Task item:
Write out every record below exactly as given. Leave the pictures out.

- - -

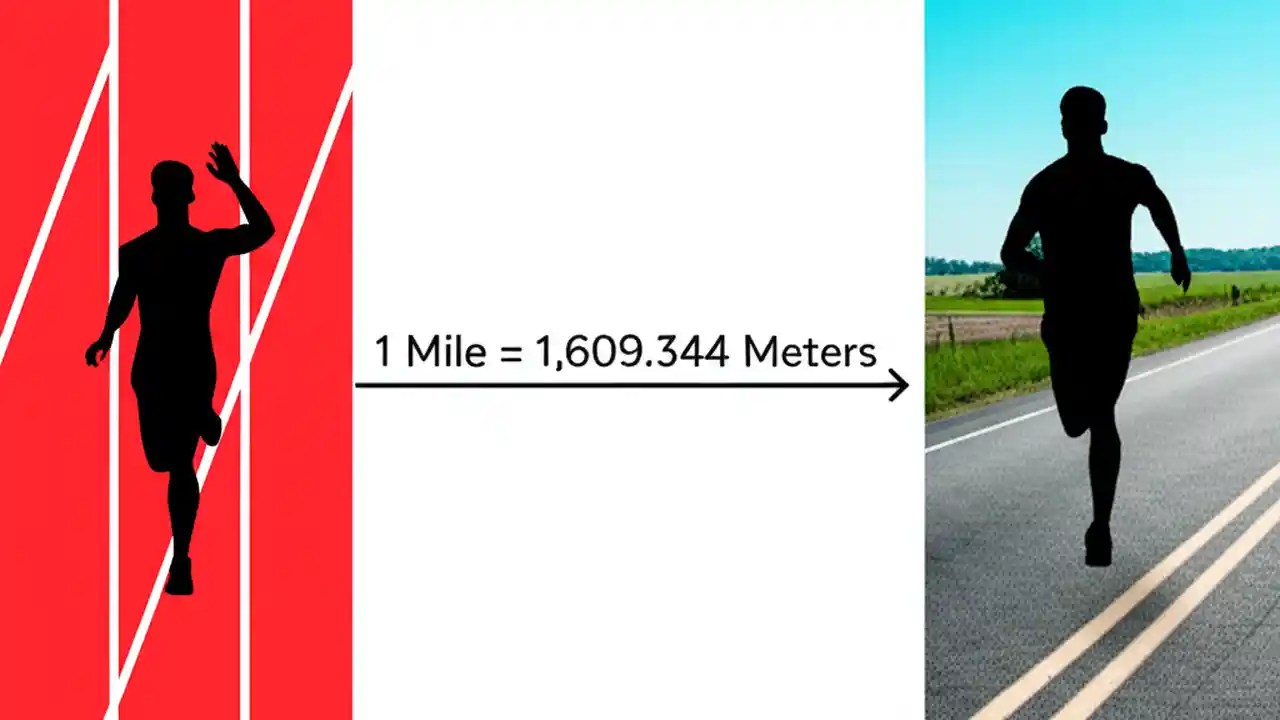 1 Mile = 1,609.344 Meters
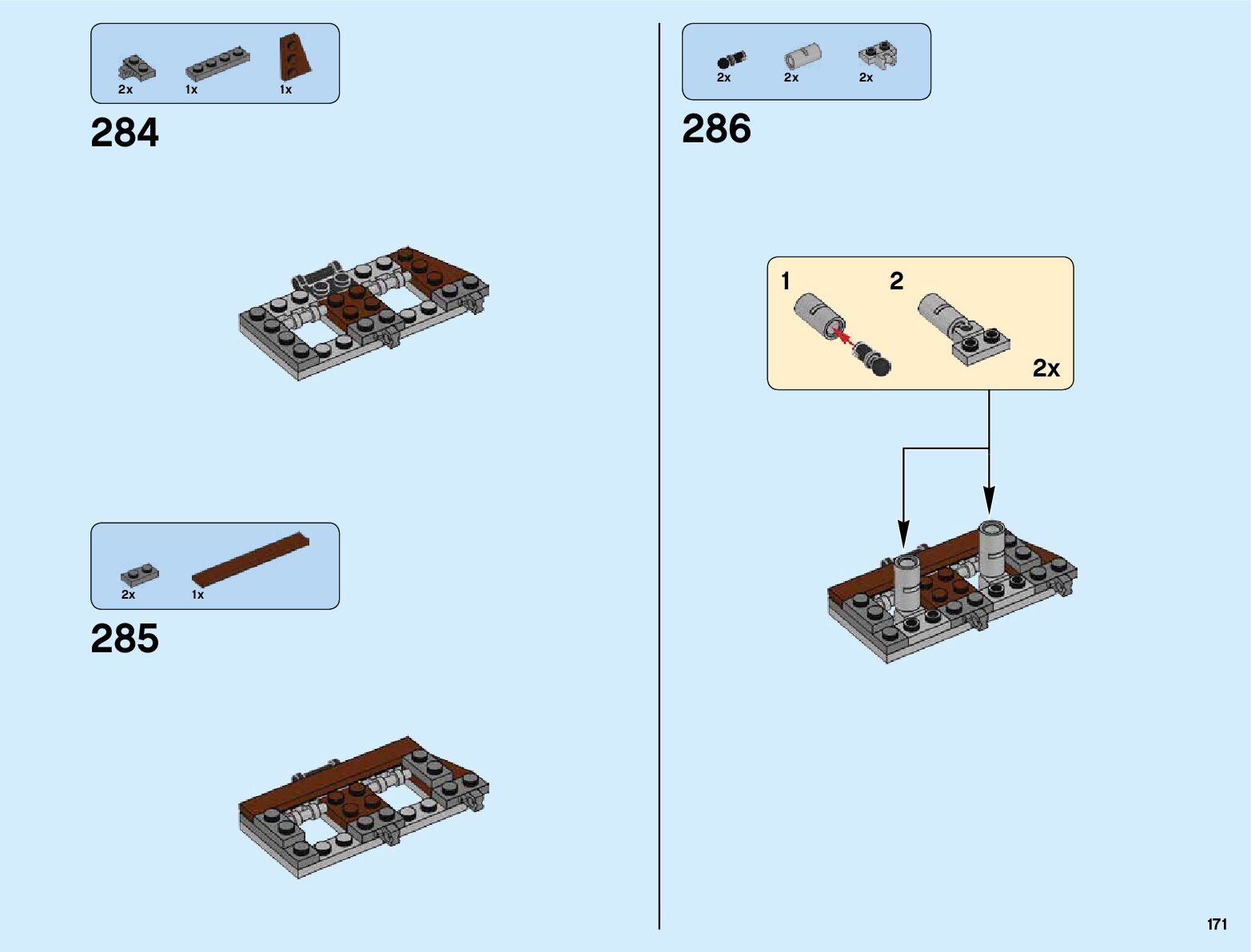 2x 1x 1x

284

2x 1x

285

2x 2x 2x

286

1 2

2x

171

- - -

Result:
 1 Mile = 1,609.344 Meters
 2x 1x 1x

284

2x 1x

285

2x 2x 2x

286

1 2

2x

171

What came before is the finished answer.